During a recent presbytery training event, ruling elders from various churches were working in three small groups discussing the roles and responsibilities of session.

One of the groups raised a hand with a question, “We were just discussing this and wondered what it meant when the Presbyterian Church (U.S.A.) Book of Order says, ‘... and exercising pastoral care among the congregation in order that the Sacraments may be received as a means of grace, and the congregation may live in the unity represented in the Sacraments’ (G-3.0201b). Does this mean that we just need to make sure that Communion gets served to those who are homebound?”

As the discussion continued, many of the ruling elders began to point to roles and responsibilities that were not as familiar, those that seemed to be categorized in strange places, and those that seemed to mean more than they had understood before.

Section G-3.0201 reminds us that sessions are responsible for “governing the congregation and guiding its witness to the sovereign activity of God in the world, so that the congregation is and becomes a community of faith, hope, love, and witness.”

If anecdotal stories of business-like session meetings of consent agendas, property decisions, authorization of Communion dates, expenditures, and curricula, etc. are representative of many of our session meetings, I wonder whether we aren’t spending so much time on governing that we forget to guide the church’s witness, whether we aren’t focusing on making month-to-month decisions for survival that we forget that these decisions are made so that the congregation “is and becomes a community of faith, hope, love, and witness.”

What would it look like for all members of session, teaching elders and ruling elders alike, to reconsider their roles and responsibilities, to do a deep dive into one aspect each month and ask,

  • What can we do to deepen our call to govern and guide the church to be a witness to God’s sovereign activity in the world?
  • What can we do to deepen the church’s call to be and become a community of faith, hope, love, and witness?

For example, what might it look like for a session to look at the following responsibility more deeply: “encouraging the graces of generosity and faithful stewardship of person and financial resources”?

At first glance, a session looking at this might interpret this as a member of session leading the Stewardship committee, or all session members taking part in the stewardship campaign, maybe even to turn in pledges early. It might also be interpreted as an encouragement for session members to give a moment for stewardship and talk about their own commitments to giving. All of these are good ideas.

Here is a story of a church session that interpreted this in yet another way.

One day, on the way home from school, a seven-year-old boy told his mother that he was sad about all the hungry people and would like to do something about it. His mother, who could have made any number of choices, talked with him and they emailed (he talked and she typed) the pastor asking whether he could do a food drive at church.

There was a session meeting coming up, so the pastor consulted with session about the second grader and his idea being added to the agenda.
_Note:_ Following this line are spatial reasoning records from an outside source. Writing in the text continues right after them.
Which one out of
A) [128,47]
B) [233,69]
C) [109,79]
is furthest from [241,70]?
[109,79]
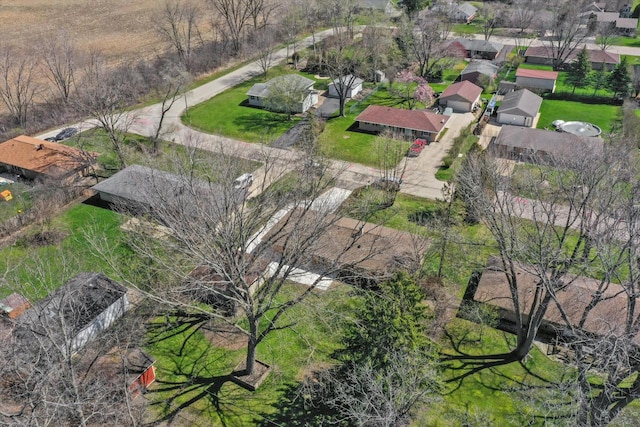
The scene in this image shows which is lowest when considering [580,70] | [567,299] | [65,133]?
[567,299]

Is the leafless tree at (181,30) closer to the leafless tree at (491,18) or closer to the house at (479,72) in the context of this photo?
the house at (479,72)

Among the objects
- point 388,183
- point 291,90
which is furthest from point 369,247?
point 291,90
Session heartily agreed. The young disciple was unable to be there in person, but the session arranged for him and his parents to call in during the meeting.

On the day of the meeting, he presented his idea, his hope. The session affirmed his faithful response to hunger in the community and asked him questions about the who, what, when, and where of his food drive proposal. He answered them, sometimes with the help of his parents. The session, having decided in the previous meeting to support a new mission partner that works with senior adults experiencing food instability, suggested this new mission partner to him and he accepted. The session voted and approved this food drive.

For the next several weeks, this young leader gave minutes for mission in worship, worked with the church to film a Facebook video, and worked with others in the church to collect the food. Neighbors, unrelated to the church, seeing neighborhood announcements and videos, came to drop off food, too. At the end of the food drive, this young steward gathered cartloads of food with his family and church friends and helped deliver the food to the ministry partner.

This seven-year-old responded to a nudging from the Holy Spirit to answer a deep need in the world, and his parents and session responded in encouragement, both for the graces of generosity and stewardship that was in him and for his leadership within the church and community to encourage others’ generosity.

Section G-3.0201 can be so much more than a laundry list of duties. It’s all in the way we listen for and discern God’s call to spiritual leadership within the church.


 

Jihyun Oh is a PC(USA) Teaching Elder, and currently serves as Director of Mid Council Ministries in the Office of the General Assembly of the PC(USA). Prior to the call to denominational service, she served congregations as interim pastor, associate pastor, and parish associate, and served the patients, families, and staff in the ICU’s of a Level I Trauma hospital as a chaplain.